■ **Задание a**:
Подсчитайте строки записей, в которых встречается слово «balcony». В ответе укажите только число.

Беглые зарисовки, но их набросала рука мастера, за ними угадывается неизреченная глубина мысли, в этом сила идиллий Леопарди. Природа становится гигантской метафорой, чувственным прообразом потаенной истины. Я бы сказал, что это приводит на память греческую антологию, летучие заметки Шелли, и сюда же надо добавить некоторые дивные стихотворения Гюго, а также кое-что из стихов Валери. Но простота Леопарди неподражаема. Его словарь редкостно прихотлив, поскольку ему нравится воскрешать, омолаживать старинные речения, но вместе с тем этот словарь беден, так как автор запрещает себе употребление ученых терминов. Как все большие поэты, он придавал решающее значение музыке стиха:

 
Теперь ты успокоишься навеки,
Измученное сердце. Исчез обман последний,
Который вечным мне казался, – он исчез,
И чувствую глубоко, что во мне,
Не только все надежды
Обманов дорогих,
Но и желанья самые потухли[145].
 

Сент-Бёв перевел несколько идиллий на французский язык, но французские александрины не дают никакого представления о стремительном, воздушном ритме Леопарди:

 
Всегда любил я холм пустынный этот
И изгороди терен, оттеснивший
Пред взором край последних отдалений.
Я там сижу, гляжу – и беспредельность
Пространств за терном тесным, и безмолвий
Нечеловеческих покой сверхмирный
Впечатлеваю в дух, – и к сердцу близко
Приступит ужас… Слышу: ветр шуршащий
 
 
Отронул заросль – и сличаю в мыслях
Ту тишину глубокого покоя
И этот голос, – и воспомню вечность,
И мертвые века, и время наше,
Живущий век, и звук его… Так помысл
В неизмеримости плывет – и тонет,
И сладко мне крушенье в этом море[146].

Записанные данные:
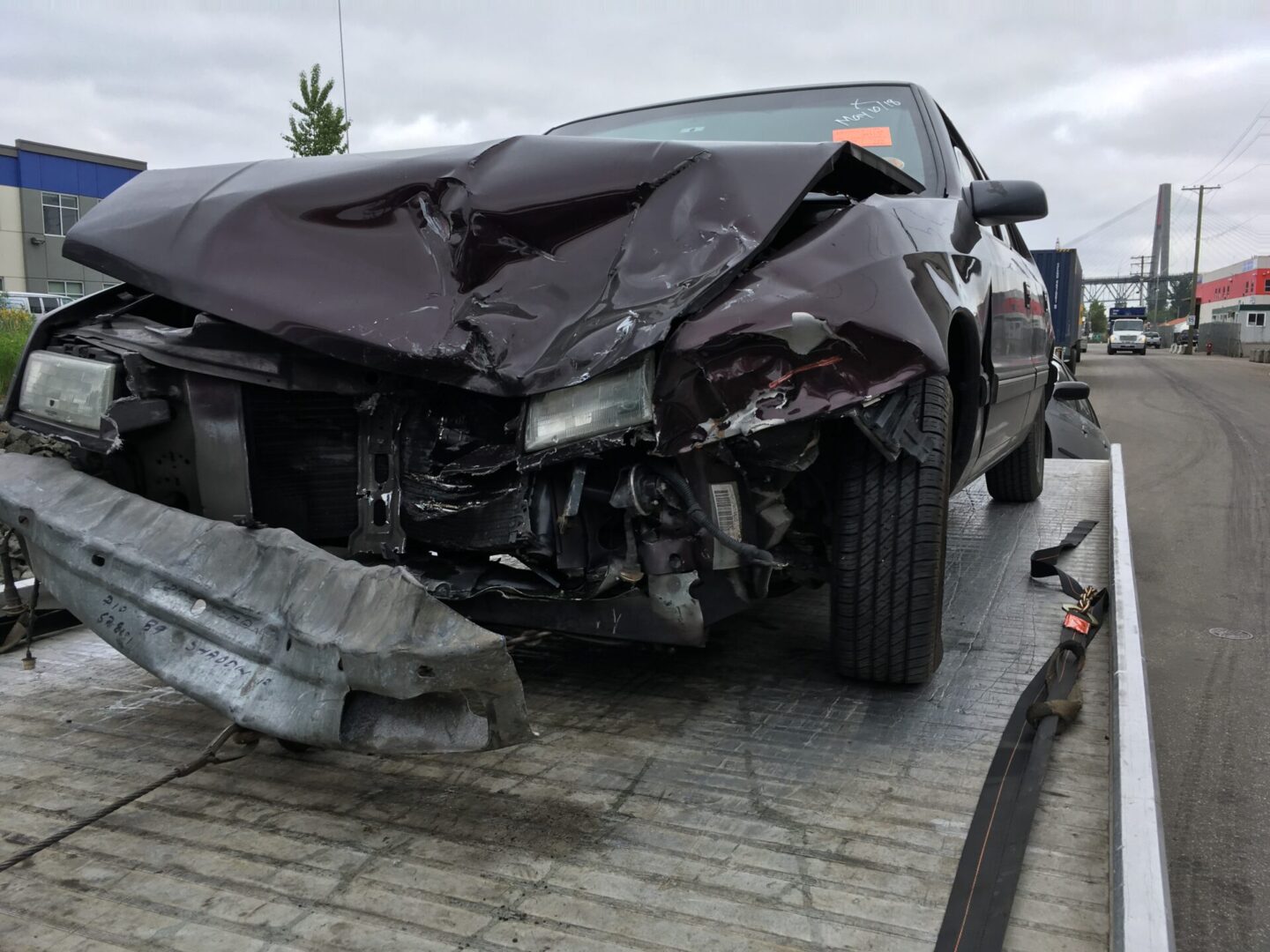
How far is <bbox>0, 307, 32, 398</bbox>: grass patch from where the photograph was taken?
32.0ft

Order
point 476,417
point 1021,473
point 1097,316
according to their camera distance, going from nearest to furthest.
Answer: point 476,417
point 1021,473
point 1097,316

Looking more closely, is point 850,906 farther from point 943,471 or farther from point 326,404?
point 326,404

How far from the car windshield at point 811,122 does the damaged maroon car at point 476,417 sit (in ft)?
2.18

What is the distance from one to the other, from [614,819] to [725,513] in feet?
2.27

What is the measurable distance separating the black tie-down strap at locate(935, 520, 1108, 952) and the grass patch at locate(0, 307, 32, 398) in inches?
314

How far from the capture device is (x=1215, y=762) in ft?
9.91

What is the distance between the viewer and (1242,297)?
55750 mm

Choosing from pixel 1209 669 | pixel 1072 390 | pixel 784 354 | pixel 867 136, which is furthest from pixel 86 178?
pixel 784 354

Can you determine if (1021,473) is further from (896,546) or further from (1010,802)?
(1010,802)

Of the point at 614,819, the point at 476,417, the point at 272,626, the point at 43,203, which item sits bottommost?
the point at 614,819

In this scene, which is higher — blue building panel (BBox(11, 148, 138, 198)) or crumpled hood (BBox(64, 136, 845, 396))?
blue building panel (BBox(11, 148, 138, 198))

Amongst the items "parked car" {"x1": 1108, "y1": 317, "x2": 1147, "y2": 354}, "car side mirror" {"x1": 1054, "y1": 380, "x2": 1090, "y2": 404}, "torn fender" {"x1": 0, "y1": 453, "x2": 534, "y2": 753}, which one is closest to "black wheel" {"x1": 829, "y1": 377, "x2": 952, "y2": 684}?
"torn fender" {"x1": 0, "y1": 453, "x2": 534, "y2": 753}

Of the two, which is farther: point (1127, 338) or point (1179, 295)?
point (1179, 295)

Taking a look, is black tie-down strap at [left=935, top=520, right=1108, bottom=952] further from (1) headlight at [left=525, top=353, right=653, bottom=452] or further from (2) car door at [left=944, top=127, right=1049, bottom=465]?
(1) headlight at [left=525, top=353, right=653, bottom=452]
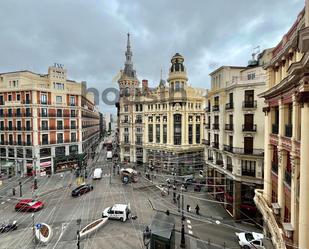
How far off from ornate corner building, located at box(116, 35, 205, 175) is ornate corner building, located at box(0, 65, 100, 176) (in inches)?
596

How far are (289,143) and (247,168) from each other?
425 inches

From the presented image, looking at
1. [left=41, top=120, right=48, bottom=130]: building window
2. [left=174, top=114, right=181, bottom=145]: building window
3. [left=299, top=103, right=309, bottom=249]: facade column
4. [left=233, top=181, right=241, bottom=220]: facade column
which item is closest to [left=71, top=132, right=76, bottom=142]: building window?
[left=41, top=120, right=48, bottom=130]: building window

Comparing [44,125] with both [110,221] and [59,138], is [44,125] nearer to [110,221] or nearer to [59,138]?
[59,138]

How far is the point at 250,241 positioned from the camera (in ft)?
50.9

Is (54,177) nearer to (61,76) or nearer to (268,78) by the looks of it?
(61,76)

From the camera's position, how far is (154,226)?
14234 mm

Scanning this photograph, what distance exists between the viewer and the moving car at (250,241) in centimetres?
1515

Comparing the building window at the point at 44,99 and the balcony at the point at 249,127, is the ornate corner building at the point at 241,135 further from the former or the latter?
the building window at the point at 44,99

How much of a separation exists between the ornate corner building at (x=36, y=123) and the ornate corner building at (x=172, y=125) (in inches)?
596

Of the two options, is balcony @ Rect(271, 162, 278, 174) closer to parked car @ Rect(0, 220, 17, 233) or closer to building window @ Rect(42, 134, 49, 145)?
parked car @ Rect(0, 220, 17, 233)

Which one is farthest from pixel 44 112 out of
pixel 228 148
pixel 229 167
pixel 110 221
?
pixel 229 167

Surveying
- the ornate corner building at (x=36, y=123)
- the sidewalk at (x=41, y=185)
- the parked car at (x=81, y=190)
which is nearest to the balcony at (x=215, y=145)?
the parked car at (x=81, y=190)

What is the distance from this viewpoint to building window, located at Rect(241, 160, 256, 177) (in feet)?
64.8

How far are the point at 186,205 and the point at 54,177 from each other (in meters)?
25.0
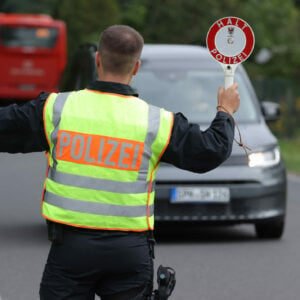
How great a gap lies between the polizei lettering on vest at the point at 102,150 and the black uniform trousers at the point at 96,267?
0.85 ft

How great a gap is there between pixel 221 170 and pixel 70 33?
42.0m

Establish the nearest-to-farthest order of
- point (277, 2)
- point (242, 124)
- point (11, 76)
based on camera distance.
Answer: point (242, 124)
point (11, 76)
point (277, 2)

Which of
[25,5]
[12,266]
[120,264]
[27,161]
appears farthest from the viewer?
[25,5]

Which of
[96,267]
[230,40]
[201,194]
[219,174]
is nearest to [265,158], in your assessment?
[219,174]

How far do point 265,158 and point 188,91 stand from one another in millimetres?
1335

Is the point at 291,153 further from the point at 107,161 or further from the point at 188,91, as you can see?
the point at 107,161

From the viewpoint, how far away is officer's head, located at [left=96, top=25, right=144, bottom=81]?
4.95 metres

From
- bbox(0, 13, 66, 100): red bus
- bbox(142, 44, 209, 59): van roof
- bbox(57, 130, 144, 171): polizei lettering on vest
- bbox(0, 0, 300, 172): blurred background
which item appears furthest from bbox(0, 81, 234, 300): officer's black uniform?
bbox(0, 0, 300, 172): blurred background

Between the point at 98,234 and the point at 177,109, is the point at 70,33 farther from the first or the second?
the point at 98,234

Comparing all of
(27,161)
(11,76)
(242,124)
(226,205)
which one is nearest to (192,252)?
(226,205)

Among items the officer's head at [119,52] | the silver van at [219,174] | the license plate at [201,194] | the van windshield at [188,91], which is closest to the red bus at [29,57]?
the van windshield at [188,91]

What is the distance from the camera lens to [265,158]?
12.2m

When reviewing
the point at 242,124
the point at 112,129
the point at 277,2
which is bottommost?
the point at 277,2

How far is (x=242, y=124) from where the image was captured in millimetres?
12602
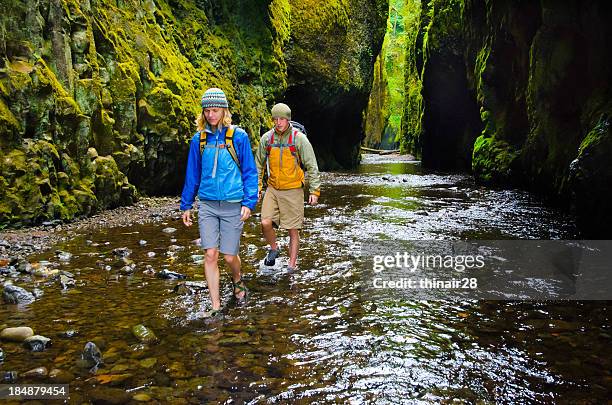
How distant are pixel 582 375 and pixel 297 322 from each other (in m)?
2.41

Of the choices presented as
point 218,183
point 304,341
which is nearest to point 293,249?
point 218,183

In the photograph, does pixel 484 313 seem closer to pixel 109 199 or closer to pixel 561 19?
pixel 561 19

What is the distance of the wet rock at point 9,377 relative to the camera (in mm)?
3414

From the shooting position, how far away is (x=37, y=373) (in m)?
3.54

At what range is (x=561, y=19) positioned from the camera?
11.1 m

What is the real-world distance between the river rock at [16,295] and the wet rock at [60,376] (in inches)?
77.1

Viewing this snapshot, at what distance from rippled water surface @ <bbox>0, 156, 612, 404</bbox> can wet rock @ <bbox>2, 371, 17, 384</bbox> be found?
0.25 feet

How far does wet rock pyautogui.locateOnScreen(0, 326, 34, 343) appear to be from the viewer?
4.14 metres

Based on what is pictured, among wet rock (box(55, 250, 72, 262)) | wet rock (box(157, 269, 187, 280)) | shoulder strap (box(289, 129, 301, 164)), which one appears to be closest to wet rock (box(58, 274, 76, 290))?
wet rock (box(157, 269, 187, 280))

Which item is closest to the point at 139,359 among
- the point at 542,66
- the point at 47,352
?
the point at 47,352

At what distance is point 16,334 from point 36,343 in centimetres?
30

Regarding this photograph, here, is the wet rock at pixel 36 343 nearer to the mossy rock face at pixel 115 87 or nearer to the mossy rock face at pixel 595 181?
the mossy rock face at pixel 115 87

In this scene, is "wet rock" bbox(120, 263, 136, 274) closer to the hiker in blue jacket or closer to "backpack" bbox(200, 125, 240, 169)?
the hiker in blue jacket

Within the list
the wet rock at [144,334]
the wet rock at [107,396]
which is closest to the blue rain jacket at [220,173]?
the wet rock at [144,334]
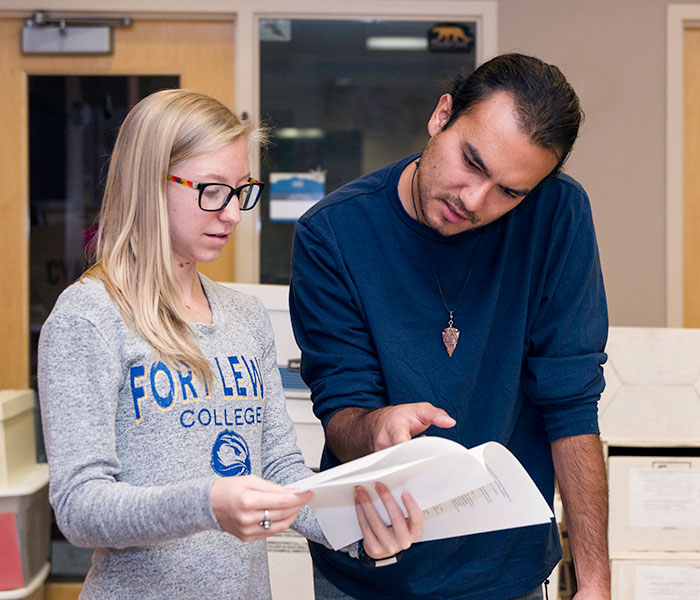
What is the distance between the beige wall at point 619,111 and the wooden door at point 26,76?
0.52 feet

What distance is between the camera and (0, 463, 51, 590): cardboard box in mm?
2225

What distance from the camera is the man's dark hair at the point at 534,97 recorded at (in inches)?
42.1

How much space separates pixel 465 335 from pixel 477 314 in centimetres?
4

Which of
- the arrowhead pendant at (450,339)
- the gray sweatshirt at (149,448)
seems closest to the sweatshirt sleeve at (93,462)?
the gray sweatshirt at (149,448)

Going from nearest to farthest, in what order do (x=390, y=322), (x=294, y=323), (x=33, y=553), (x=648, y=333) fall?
(x=390, y=322), (x=294, y=323), (x=648, y=333), (x=33, y=553)

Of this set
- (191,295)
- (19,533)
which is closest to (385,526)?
(191,295)

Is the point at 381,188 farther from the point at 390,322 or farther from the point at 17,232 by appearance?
the point at 17,232

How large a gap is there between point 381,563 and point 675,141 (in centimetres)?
218

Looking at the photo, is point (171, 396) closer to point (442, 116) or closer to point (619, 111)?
point (442, 116)

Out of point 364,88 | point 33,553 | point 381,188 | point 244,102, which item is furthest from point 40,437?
point 381,188

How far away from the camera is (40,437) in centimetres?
267

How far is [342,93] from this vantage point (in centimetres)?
274

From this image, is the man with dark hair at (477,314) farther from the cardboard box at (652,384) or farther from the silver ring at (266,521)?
the cardboard box at (652,384)

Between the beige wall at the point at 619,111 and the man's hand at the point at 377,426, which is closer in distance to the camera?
the man's hand at the point at 377,426
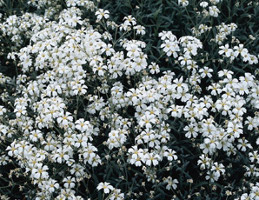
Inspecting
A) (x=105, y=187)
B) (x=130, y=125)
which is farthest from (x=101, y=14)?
(x=105, y=187)

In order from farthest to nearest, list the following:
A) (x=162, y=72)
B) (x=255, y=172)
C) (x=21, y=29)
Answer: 1. (x=21, y=29)
2. (x=162, y=72)
3. (x=255, y=172)

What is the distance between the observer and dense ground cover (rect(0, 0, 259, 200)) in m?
5.05

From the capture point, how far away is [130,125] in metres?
5.46

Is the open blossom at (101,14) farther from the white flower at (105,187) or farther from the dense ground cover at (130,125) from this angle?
the white flower at (105,187)

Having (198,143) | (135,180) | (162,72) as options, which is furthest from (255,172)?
(162,72)

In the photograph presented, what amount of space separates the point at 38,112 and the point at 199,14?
299 centimetres

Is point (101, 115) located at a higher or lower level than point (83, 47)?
lower

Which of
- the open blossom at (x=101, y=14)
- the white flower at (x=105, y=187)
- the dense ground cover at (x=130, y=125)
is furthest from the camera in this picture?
the open blossom at (x=101, y=14)

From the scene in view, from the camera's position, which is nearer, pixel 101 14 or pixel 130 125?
pixel 130 125

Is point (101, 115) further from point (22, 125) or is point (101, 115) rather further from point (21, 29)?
point (21, 29)

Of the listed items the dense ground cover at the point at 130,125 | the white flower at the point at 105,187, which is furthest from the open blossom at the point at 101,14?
the white flower at the point at 105,187

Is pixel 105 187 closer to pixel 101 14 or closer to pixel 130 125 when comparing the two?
pixel 130 125

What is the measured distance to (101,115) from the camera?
5.48 m

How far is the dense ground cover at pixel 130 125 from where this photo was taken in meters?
5.05
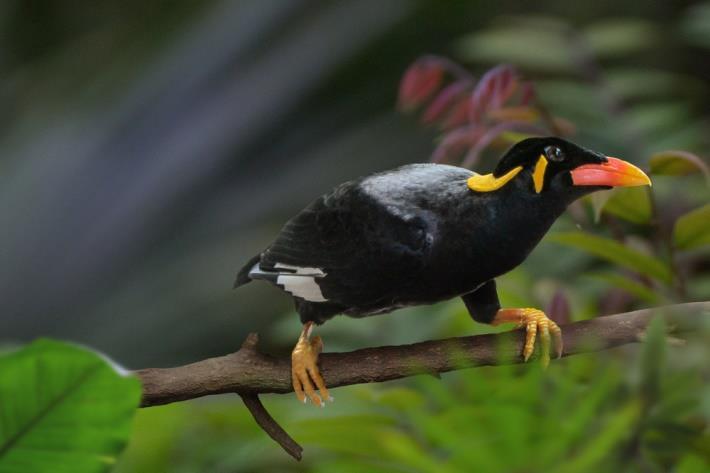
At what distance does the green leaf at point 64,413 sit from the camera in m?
0.30

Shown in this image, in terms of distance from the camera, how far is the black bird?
1.18 ft

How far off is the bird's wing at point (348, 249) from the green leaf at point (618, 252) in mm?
105

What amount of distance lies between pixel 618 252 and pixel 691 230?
34 millimetres

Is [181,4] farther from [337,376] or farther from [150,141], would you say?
[337,376]

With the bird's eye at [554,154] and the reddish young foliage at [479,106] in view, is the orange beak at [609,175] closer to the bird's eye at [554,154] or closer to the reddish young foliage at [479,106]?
the bird's eye at [554,154]

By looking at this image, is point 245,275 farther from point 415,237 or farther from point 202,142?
point 202,142

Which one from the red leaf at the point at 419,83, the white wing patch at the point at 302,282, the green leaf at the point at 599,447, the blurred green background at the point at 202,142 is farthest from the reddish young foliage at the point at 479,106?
the blurred green background at the point at 202,142

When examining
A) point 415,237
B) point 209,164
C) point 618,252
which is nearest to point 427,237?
point 415,237

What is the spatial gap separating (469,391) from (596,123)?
500 mm

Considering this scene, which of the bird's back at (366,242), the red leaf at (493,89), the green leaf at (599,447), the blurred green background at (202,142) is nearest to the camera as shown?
the green leaf at (599,447)

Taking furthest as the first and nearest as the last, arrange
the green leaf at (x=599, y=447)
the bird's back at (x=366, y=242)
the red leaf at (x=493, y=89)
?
the red leaf at (x=493, y=89) → the bird's back at (x=366, y=242) → the green leaf at (x=599, y=447)

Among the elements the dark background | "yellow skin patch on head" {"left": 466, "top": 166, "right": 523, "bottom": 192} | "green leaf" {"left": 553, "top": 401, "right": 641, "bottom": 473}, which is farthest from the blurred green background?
"green leaf" {"left": 553, "top": 401, "right": 641, "bottom": 473}

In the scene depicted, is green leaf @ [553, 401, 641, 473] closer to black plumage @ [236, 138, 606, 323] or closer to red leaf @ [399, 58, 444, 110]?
black plumage @ [236, 138, 606, 323]

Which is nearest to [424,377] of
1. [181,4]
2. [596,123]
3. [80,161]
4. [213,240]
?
[596,123]
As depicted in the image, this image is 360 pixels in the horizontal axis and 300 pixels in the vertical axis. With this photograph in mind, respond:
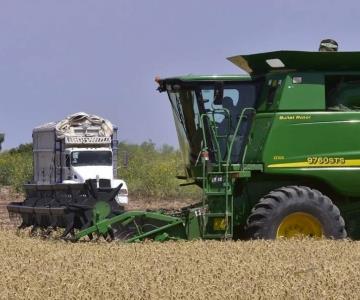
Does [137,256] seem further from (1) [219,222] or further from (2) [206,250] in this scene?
(1) [219,222]

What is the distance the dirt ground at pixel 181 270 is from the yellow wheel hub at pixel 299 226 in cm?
60

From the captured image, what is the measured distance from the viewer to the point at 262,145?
13.6 metres

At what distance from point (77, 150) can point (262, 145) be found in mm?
16975

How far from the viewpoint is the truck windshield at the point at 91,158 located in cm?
2986

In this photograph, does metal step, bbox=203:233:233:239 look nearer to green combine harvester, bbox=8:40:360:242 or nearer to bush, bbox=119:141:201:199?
green combine harvester, bbox=8:40:360:242

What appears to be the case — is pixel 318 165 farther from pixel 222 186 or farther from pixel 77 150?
pixel 77 150

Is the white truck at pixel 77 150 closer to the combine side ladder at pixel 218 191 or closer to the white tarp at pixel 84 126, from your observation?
the white tarp at pixel 84 126

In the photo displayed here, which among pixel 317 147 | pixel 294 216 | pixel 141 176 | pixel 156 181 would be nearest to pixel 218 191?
pixel 294 216

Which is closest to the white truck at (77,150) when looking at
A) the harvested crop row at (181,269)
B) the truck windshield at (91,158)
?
the truck windshield at (91,158)

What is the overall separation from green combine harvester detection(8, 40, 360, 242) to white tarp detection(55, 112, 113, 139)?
56.2ft

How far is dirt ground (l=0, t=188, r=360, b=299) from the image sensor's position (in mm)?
8375

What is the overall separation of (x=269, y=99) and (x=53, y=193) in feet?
13.0

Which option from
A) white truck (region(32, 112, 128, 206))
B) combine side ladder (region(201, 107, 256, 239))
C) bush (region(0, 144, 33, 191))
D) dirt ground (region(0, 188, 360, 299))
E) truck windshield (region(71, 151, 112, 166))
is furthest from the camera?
bush (region(0, 144, 33, 191))

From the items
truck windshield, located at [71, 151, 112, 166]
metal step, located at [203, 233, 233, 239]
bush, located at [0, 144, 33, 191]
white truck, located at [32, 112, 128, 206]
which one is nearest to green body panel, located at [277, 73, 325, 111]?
metal step, located at [203, 233, 233, 239]
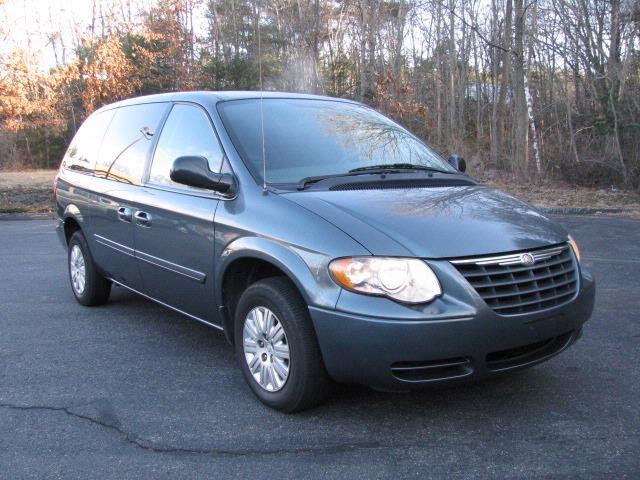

■ **Задание b**:
Верните без изменений отрывок из текста о поэзии Леопарди, начиная со слов «Я там сижу, гляжу» и заканчивая словами «в этом море[146].» включительно.

■ **Решение a**:
3

■ **Решение b**:
Я там сижу, гляжу – и беспредельность
Пространств за терном тесным, и безмолвий
Нечеловеческих покой сверхмирный
Впечатлеваю в дух, – и к сердцу близко
Приступит ужас… Слышу: ветр шуршащий
 
 
Отронул заросль – и сличаю в мыслях
Ту тишину глубокого покоя
И этот голос, – и воспомню вечность,
И мертвые века, и время наше,
Живущий век, и звук его… Так помысл
В неизмеримости плывет – и тонет,
И сладко мне крушенье в этом море[146].